Texte fourni
•••••

NOTES SUR P.-E. VIBERT

Le procédé de la gravure sur bois date du XVe siècle. Mais combien de révolutions depuis dans l'emploi de ce procédé. Nous sommes obligés de les noter pour mesurer l'originalité de l'école française actuelle de la gravure originale sur bois, dont Pierre-Eugène Vibert est l'un des plus beaux représentants.

Tout d'abord, rappelons-nous que jusqu'à ces toutes dernières années les graveurs sur bois n'étaient que des traducteurs, des copistes : le dessinateur et l'enleveur de bois n'étaient jamais la même personne. C'est par hasard, semble-t-il, que vers 1885, Auguste Lepère invité, pour aller plus vite, à dessiner lui-même l'une des planches qu'il gravait pour l'Illustration, comprit le parti qu'il pouvait tirer de cette manière de faire. L'école française de gravure originale sur bois était créée ; et l'on comprend quelle liberté, quelle souplesse on donnait ainsi à l'artiste capable de mettre en accord l'invention et le procédé technique.

Les vrais progrès de la gravure sur bois ont toujours été dans le sens de la liberté de l'ouvrier : ainsi, lorsqu'en Angleterre, à la fin du XVIIIe siècle, on substitue le buis, plus homogène, d'un grain plus serré, au poirier, — puis lorsque l'on prend le bois de façon que le fil de la planche soit perpendiculaire à la surface à graver au lieu d'être parallèle à cette surface, on permet au graveur d'être plus maître de son outil, par conséquent plus libre : il n'est plus obligé de cerner le trait de son dessin au canif, de couper le fil avant d'enlever le bois ; il le fait tomber du premier coup. Et c'est un soulagement immense pour lui. De même lorsque le burin a remplacé le canif, cette substitution d'outil a donné un pouvoir de plus à l'ouvrier.

Mais, par malheur, lorsque la gravure sur bois devint capable de finesses de plus en plus grandes, on lui demanda de se plier à des tâches pour lesquelles elle n'était point faite, et qui l'avilirent. La limitant entièrement à une besogne de reproduction, on en fit l'imitation stupide de toutes les techniques. Ce fut d'abord avec les Anglais, vers 1840, le plagiat imparfait de la gravure au burin ; la lithographie fut à son tour imitée vers 1870, et bientôt — amère dérision — on se mit à imiter la simili-gravure. Avec cette folie d'imitation, le graveur sur bois devint d'une habileté incroyable : il lui fallait donner, avec des moyens manuels, l'équivalent du grain micrométrique de la simili ; c'était fou, tout simplement. Ce métier, déjà si ardu, demanda bientôt de longues années d'apprentissage pour être pratiqué suivant les besoins du moment : les artistes animés de quelque ardeur créatrice étaient découragés et s'en éloignèrent de plus en plus.

•••••

Données
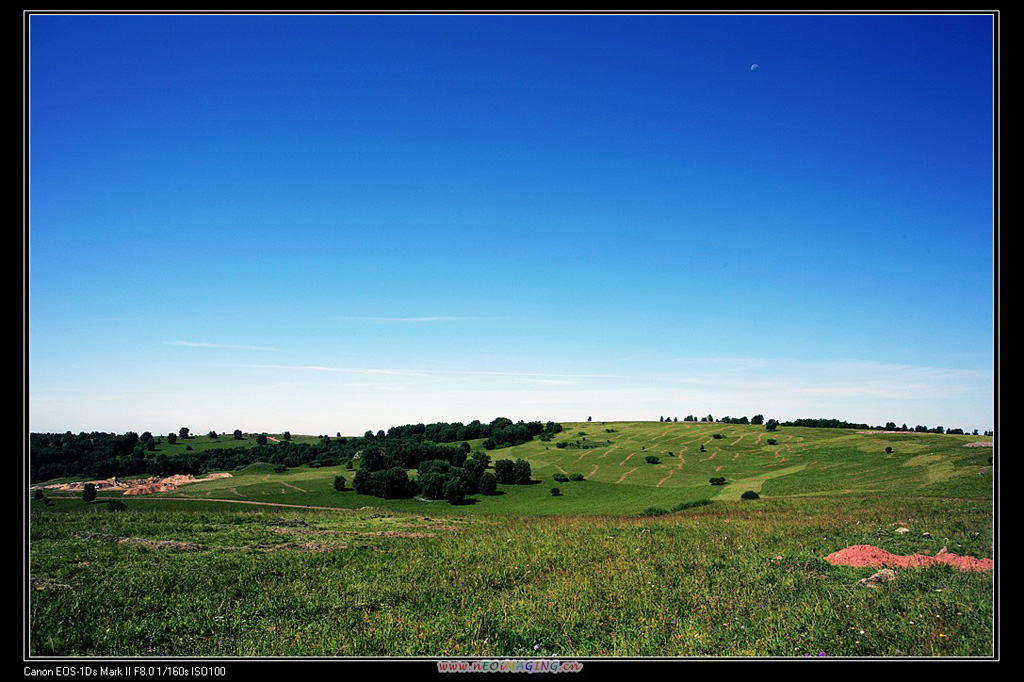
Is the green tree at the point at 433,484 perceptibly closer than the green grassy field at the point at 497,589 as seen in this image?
No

•••••

Consigne A
Pour chacune des affirmations suivantes, indiquez par oui ou par non si elle concorde avec le texte sur la gravure sur bois, en citant fidèlement les mots du texte qui tranchent la question.
(i) C'est vers 1885 qu'Auguste Lepère fut amené à dessiner lui-même une planche qu'il gravait.
(ii) En Angleterre, à la fin du XVIIIe siècle, on remplaça le buis par le poirier.
(iii) La lithographie fut imitée par la gravure sur bois vers 1840.
Consigne B
Répondez brièvement aux questions suivantes à partir du texte sur la gravure sur bois.
(i) De quel siècle date le procédé de la gravure sur bois ?
(ii) Quel outil a remplacé le canif ?
(iii) Quelle technique la gravure sur bois imita-t-elle avec les Anglais vers 1840 ?
Consigne C
Recopiez fidèlement le passage du texte sur la gravure sur bois compris entre « Les vrais progrès » et « plus à l'ouvrier. », ces deux segments inclus.
Ce matériel provient d'une source distincte de celle du texte.

Réponse complète A
(i) Oui : « vers 1885, Auguste Lepère invité, pour aller plus vite, à dessiner lui-même l'une des planches qu'il gravait pour l'Illustration »
(ii) Non : « on substitue le buis, plus homogène, d'un grain plus serré, au poirier »
(iii) Non : « la lithographie fut à son tour imitée vers 1870 »

Réponse complète B
(i) Du XVe siècle.
(ii) Le burin.
(iii) La gravure au burin.

Réponse complète C
Les vrais progrès de la gravure sur bois ont toujours été dans le sens de la liberté de l'ouvrier : ainsi, lorsqu'en Angleterre, à la fin du XVIIIe siècle, on substitue le buis, plus homogène, d'un grain plus serré, au poirier, — puis lorsque l'on prend le bois de façon que le fil de la planche soit perpendiculaire à la surface à graver au lieu d'être parallèle à cette surface, on permet au graveur d'être plus maître de son outil, par conséquent plus libre : il n'est plus obligé de cerner le trait de son dessin au canif, de couper le fil avant d'enlever le bois ; il le fait tomber du premier coup. Et c'est un soulagement immense pour lui. De même lorsque le burin a remplacé le canif, cette substitution d'outil a donné un pouvoir de plus à l'ouvrier.